Mais uma história edificante que recebi por correio electrónico e que adapto para este espaço:

Um homem muito rico e o seu filho tinham uma grande paixão pelas artes. Possuíam uma valiosíssima e variada colecção de pintura, onde quase todos os grandes mestres, de Rafael a Picasso, de Leonardo a Dali, de Rembrandt a Warhol estavam representados. E passavam juntos horas e horas a admirar as fantásticas obras de arte.
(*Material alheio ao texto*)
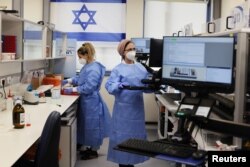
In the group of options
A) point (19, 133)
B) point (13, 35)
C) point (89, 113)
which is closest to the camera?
point (19, 133)

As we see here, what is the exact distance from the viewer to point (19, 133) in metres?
2.22

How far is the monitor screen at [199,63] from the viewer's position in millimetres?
1859

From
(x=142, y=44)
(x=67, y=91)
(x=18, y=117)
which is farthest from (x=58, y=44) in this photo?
(x=18, y=117)

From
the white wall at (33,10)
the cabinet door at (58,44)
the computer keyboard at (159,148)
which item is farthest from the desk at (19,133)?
the white wall at (33,10)

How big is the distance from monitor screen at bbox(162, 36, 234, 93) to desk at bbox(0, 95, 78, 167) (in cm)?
94

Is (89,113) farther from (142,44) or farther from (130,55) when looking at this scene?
(142,44)

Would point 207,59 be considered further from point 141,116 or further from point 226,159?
point 141,116

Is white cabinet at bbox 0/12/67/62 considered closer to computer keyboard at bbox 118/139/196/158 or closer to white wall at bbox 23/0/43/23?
white wall at bbox 23/0/43/23

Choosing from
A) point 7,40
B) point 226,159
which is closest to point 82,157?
point 7,40

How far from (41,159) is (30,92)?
5.80 feet

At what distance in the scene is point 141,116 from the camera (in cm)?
314

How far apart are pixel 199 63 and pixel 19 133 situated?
4.10 feet

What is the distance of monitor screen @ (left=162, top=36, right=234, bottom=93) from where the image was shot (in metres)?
1.86

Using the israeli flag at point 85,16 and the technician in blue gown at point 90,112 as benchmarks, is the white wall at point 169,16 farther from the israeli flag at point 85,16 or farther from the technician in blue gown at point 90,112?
the technician in blue gown at point 90,112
Por desgraça do destino e loucura dos homens, o filho foi para a guerra. Numa batalha, enquanto tentava resgatar um outro soldado ferido, foi atingido e morreu. O pai sofreu profundamente a morte do seu único filho.

Um mês mais tarde, alguém bateu à sua porta. Era um jovem, que trazia uma grande tela nas mãos e que disse ao lutuoso pai:

- O senhor não me conhece, mas eu sou o soldado por quem o seu filho deu a vida. Nesse dia terrível, ele salvou muitas vidas. Estava a abrigar-me num local seguro, quando uma bala lhe atravessou o peito. Morreu instantaneamente. Ele falava muito de si e do seu amor pelas artes.
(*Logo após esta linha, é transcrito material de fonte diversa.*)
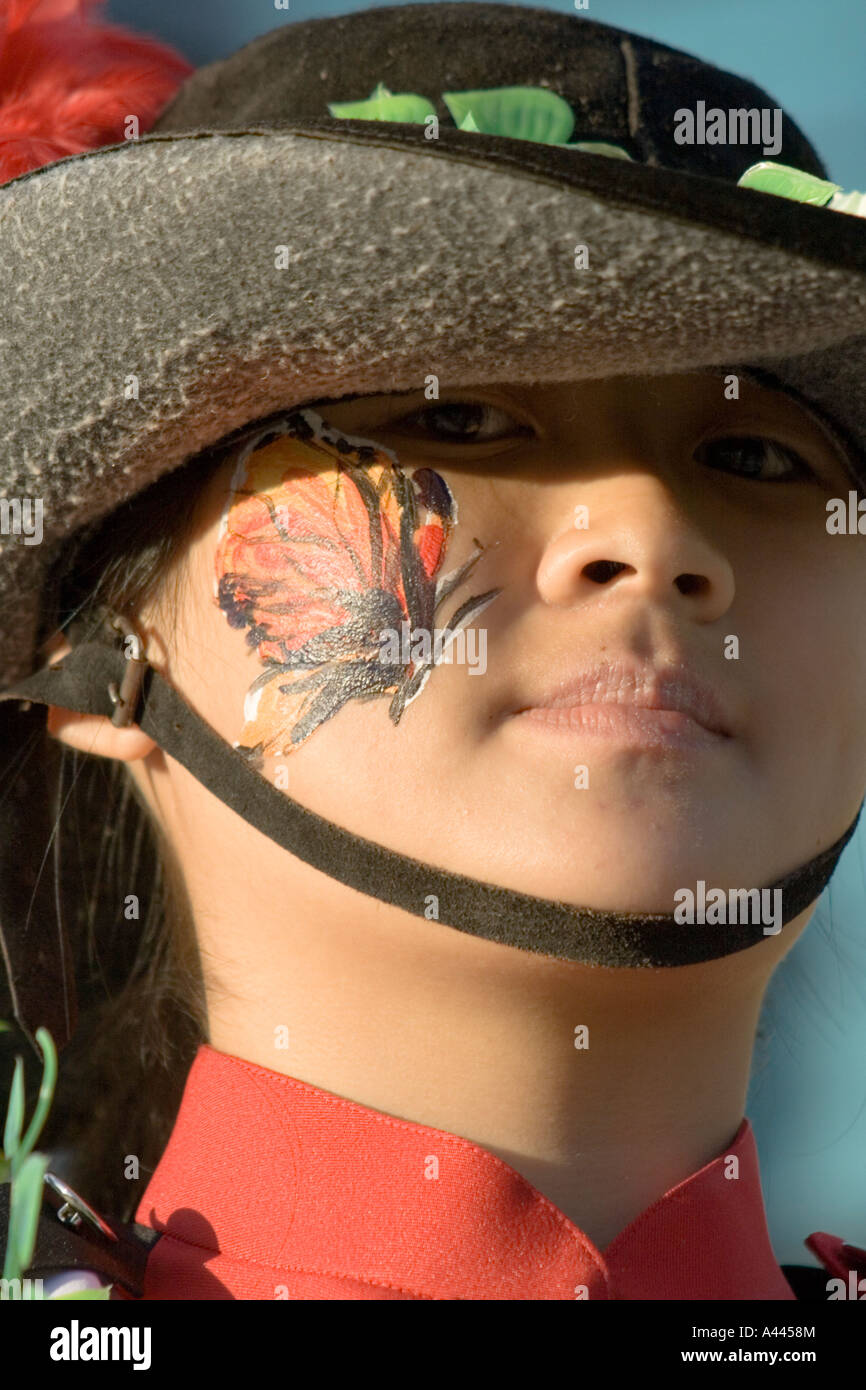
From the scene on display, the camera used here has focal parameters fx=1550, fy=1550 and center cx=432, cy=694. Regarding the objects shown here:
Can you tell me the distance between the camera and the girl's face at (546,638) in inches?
47.8

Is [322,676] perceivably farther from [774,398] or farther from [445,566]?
[774,398]

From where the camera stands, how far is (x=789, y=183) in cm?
127

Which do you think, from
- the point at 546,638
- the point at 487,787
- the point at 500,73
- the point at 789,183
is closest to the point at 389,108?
the point at 500,73

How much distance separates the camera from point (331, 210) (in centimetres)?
111

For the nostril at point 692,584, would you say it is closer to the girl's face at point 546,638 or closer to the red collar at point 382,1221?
the girl's face at point 546,638

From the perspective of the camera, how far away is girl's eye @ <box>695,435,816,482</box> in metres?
1.34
E, entregando ao aturdido pai a tela que levava, acrescentou:

- Sei que não é grande coisa. Eu não sou grande artista. Mas sei que o seu filho gostaria que eu lhe desse isto.

O homem abriu a tela e viu que era um retrato do seu filho, pintado pelo jovem soldado. Admirou a forma como a personalidade do seu filho fora captada na tela pelo jovem soldado. Quis pagá-la ao seu autor. Mas este recusou. Era um presente, o mínimo que poderia fazer em reconhecimento de quem lhe salvara a vida.

O pai mandou emoldurar a tela e colocou o quadro, de forma bem visível, junto da sua extraordinária colecção de pintura. Sempre que alguém visitava a sua casa, ele mostrava, orgulhoso, o quadro que retratava o filho, antes de mostrar a sua rica colecção de pinturas de famosíssimos pintores.

Algum tempo depois, o homem morreu. O seu testamenteiro anunciou um leilão, onde seria vendida a sua valiosa colecção de pintura. No dia marcado, muita gente e gente muito importante compareceu no local do leilão, muitos antecipando a possibilidade de adquirirem obras de arte de artistas famosos.

Iniciado o leilão, a primeira obra a ser exposta para ser licitado foi o quadro do retrato do filho, que o jovem soldado pintara.

O leiloeiro começou:

- A primeira obra a ser leiloada é este quadro intitulado "O Filho". Não tem base de licitação fixada. Quem dá o primeiro lance?

Silêncio na sala!

O leiloeiro insistiu:

- Quem faz uma oferta por este quadro?

Do fundo da sala, alguém gritou:

- Ninguém se interessa por isso, pintado por quem ninguém conhece! Retire-o do leilão e passe às verdadeiras obras dos artistas famosos! É por essas que todos aguardamos!

O leiloeiro, no entanto, persistiu:

- Quem oferece algo por esta pintura? Duzentos euros? Cem euros?

A sala explodiu em protestos:

- Não viemos cá por essa coisa! Viemos pelas obras de arte a sério: os Van Gogh, os Picasso, os Renoir...

Imperturbável, o leiloeiro continuava a deixar a pergunta, qual ladainha:

- Quem oferece um lance pelo quadro "O Filho"?

Finalmente, de um canto da sala, uma voz tímida disse:

- Eu ofereço dez euros pelo quadro.

Era o jardineiro da propriedade. Era um homem pobre, não podia dar mais. E não se teria atrevido a fazer qualquer oferta, se alguém se tivesse interessado pelo quadro.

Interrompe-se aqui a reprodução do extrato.